Tchad: un ex-Premier ministre incarcéré pour corruption
4 décembre 2019L'ancien Premier ministre du Tchad, Kalzeubé Payimi Deubet, actuellement ministre d'Etat, où il est chargé de coordonner l'action gouvernementale, a été interpellé dimanche matin (1.12) par la police à N'Djamena.
Il a été ensuite auditionné par la police judiciaire suite à une plainte de l’Inspection générale de l’Etat (IGE). Après l’audition, il a été placé sous mandat de dépôt et transféré à la prison d’Amssinené de N’Djaména.
Pour sa défense, c’est une cabale montée de toutes pièces contre lui. Selon les avocats de l’ancien Premier ministre, l’Inspection générale de l’Etat reproche à Kalzeubé Payimi Deubet le paiement d’un montant de 150 millions de francs CFA au titre de dédommagement à un particulier exproprié il y a bientôt dix ans.
Ceci dans le cadre d’un projet de construction des viaducs à N’Djaména, alors qu’il n’en est pas le bénéficiaire légal.
Il y a quelques semaines, une nouvelle demande de paiement du reliquat aurait été adressée au ministère des Finances. Mais le nom du bénéficiaire a changé. Conséquence, Kalzeubé Payimi Deubet en sa qualité de secrétaire général de la présidence ordonne qu’une enquête soit diligentée par l’Inspection générale d’Etat.
Contre toute attente, l’organe chargé de veiller au bon usage des deniers de l’Etat décide de porter plainte contre l’ancien Premier ministre.
"Je dis que son arrestation obéit à une autre logique.
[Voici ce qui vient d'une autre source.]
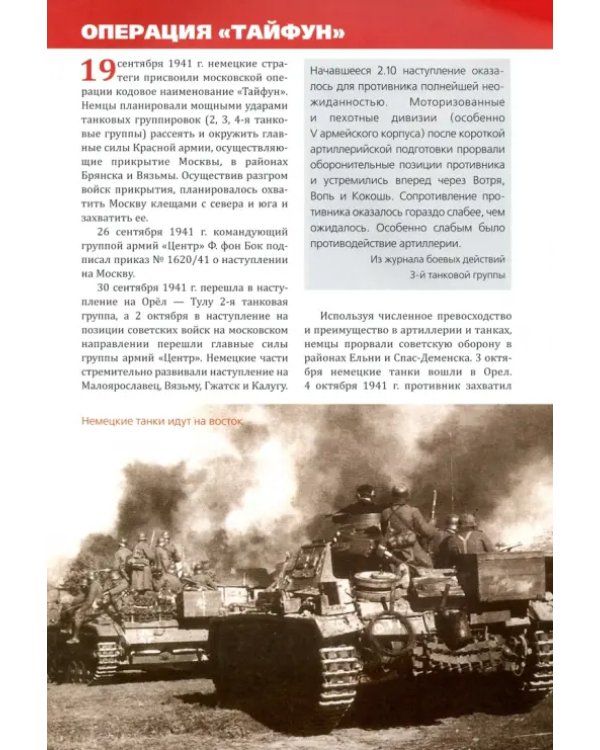Битва за Москву. Крах операции "Тайфун"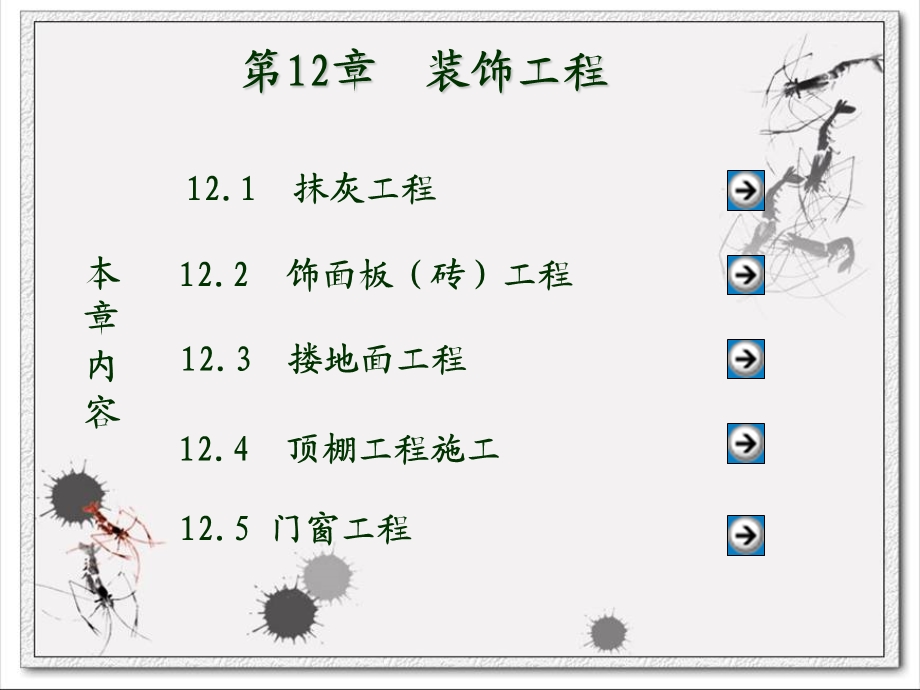 装饰工程教学课件PPT1.ppt_第3页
Les raisons sont à rechercher ailleurs que dans ce qui a été écrit dans cette pièce. C’est une cabale très grossière qui a été montée de toute pièce. L’inspection générale de l’État a été saisie par Monsieur Kalzeubé lui-même. L’inspection générale après enquête au lieu de poursuivre ceux qui sont à la base de ces titres de paiement, elle dépose une plainte contre Monsieur Kalzeubé, est-ce parce que Monsieur Kalzeubé à un peu trop fouillé là où il ne fallait pas fouiller ?," affirme Me Alain Kagonbé, son avocat. L'avocat ajoute: "On savait que c'est un dossier politique, on s'attendait à cela, nous sommes sereins, nous attendons que justice soit faite et nous avons les moyens de droit pour nous défendre".
Distraction
Pour Dr Succès Masra, leader du parti d'opposition Les Transformateurs, il s’agit tout simplement d’une des distractions de plus auxquelles les Tchadiens sont habitués.
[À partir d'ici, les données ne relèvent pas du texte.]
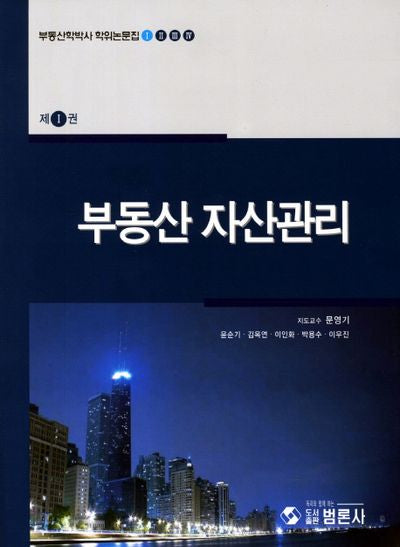 부동산 자산관리(부동산학박사 학위논문집 1)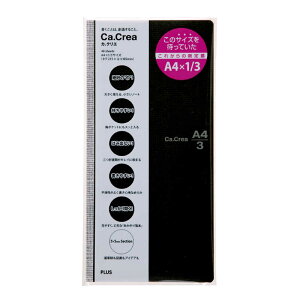 �v���X�@Ca.Crea �J.�N���G A4×1/3�T�C�Y ����@NO-604GC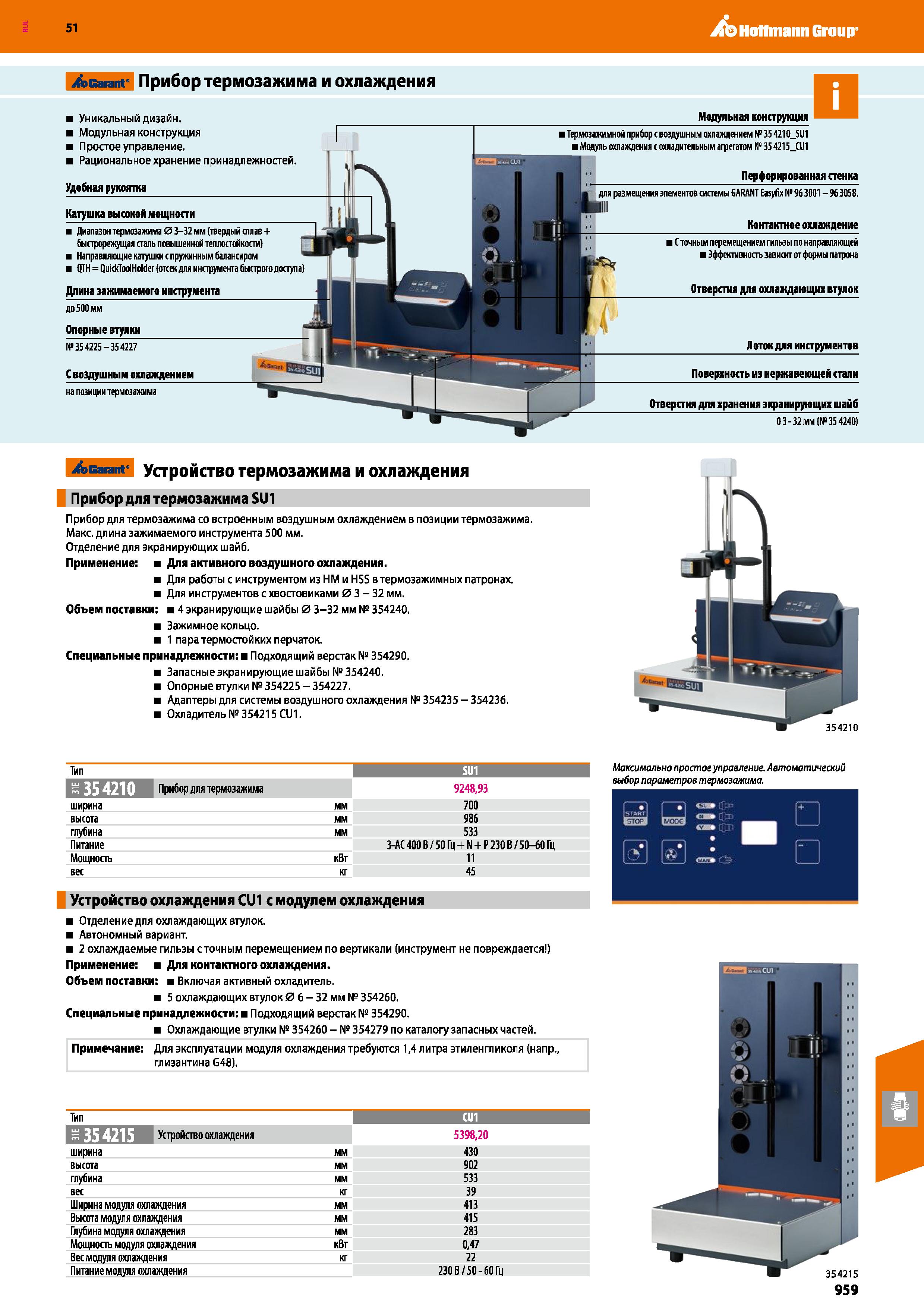 959 Настольное устройство горячей посадки инструмента из HM и HSS в термоусадочных патронах Максимальная длина зажимаемого инструмента 500 мм Каталог HOFFMANN GROUP 2020 Режущий и вспомогательный инструмент для металлорежущих станков с ЧПУ и универсальных Сверла Фрезы Метчики Резцы Развертки Оснастка инструментальная Стр. 959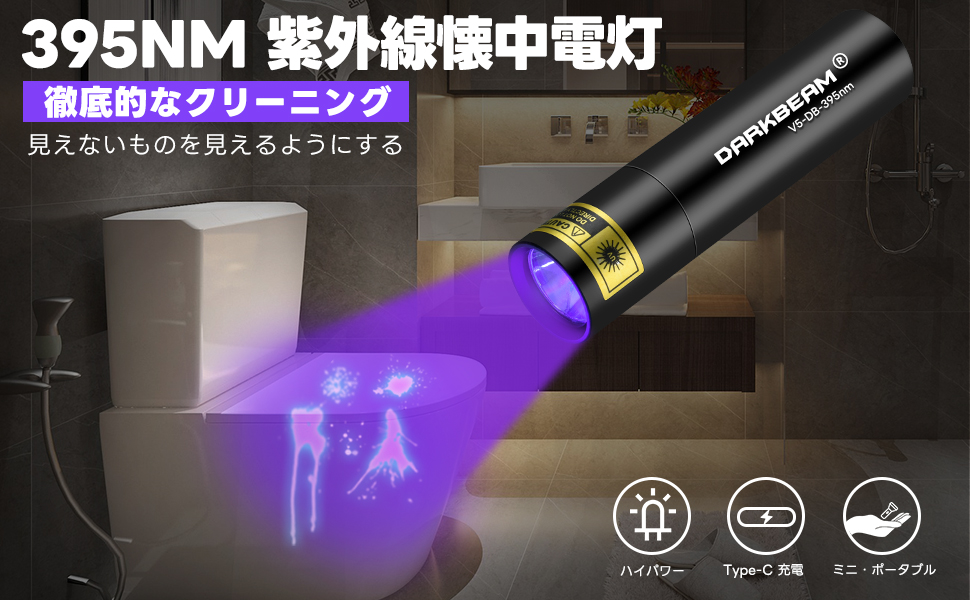 米国製ウランガラスのビー玉20個と、携帯ストラップ1個と、紫外線LED2個 Amazon.co.jp: DARKBEAM UV懐中電灯 395nm ライトブラックライト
"Interrogez les Tchadiens et ils vous diront que dans la hiérarchie de ceux qui ont pillé les ressources de notre pays, ils ne sont même pas sûrs que Monsieur Kalzeubé ait la palme d’or et les autres qui circulent alors dans la rue? La même inspection générale de l’État a même sorti aussi des rapports indexant des personnalités ici et là mais il n'y a jamais eu d'arrestations et parfois c’est sur des montants même plus importants. Les Tchadiens ne sont plus dupes de tout cela. C’est un règlement de compte entre amis d’un même parti politique simplement", soutient l'opposant.
Humiliation
Beaucoup de Tchadiens estiment que l’objectif recherché par cette interpellation est d’humilier l’ancien Premier ministre. L’opinion se souvient encore de l’arrestation puis de la condamnation pour détournement des deniers public de Haroun Kabadi, l’actuel président de l’Assemblée nationale, ou encore de Mahamat Zen Bada, le secrétaire général du parti au pouvoir, le MPS (Mouvement patriotique du salut).
Toutes ces personnalités ont été promues à de hautes fonctions après leurs déboires judiciaires.
Rappelons que Kalzeubé Payimi Deubet a été Premier ministre entre 2013 et 2016, et plusieurs fois ministre.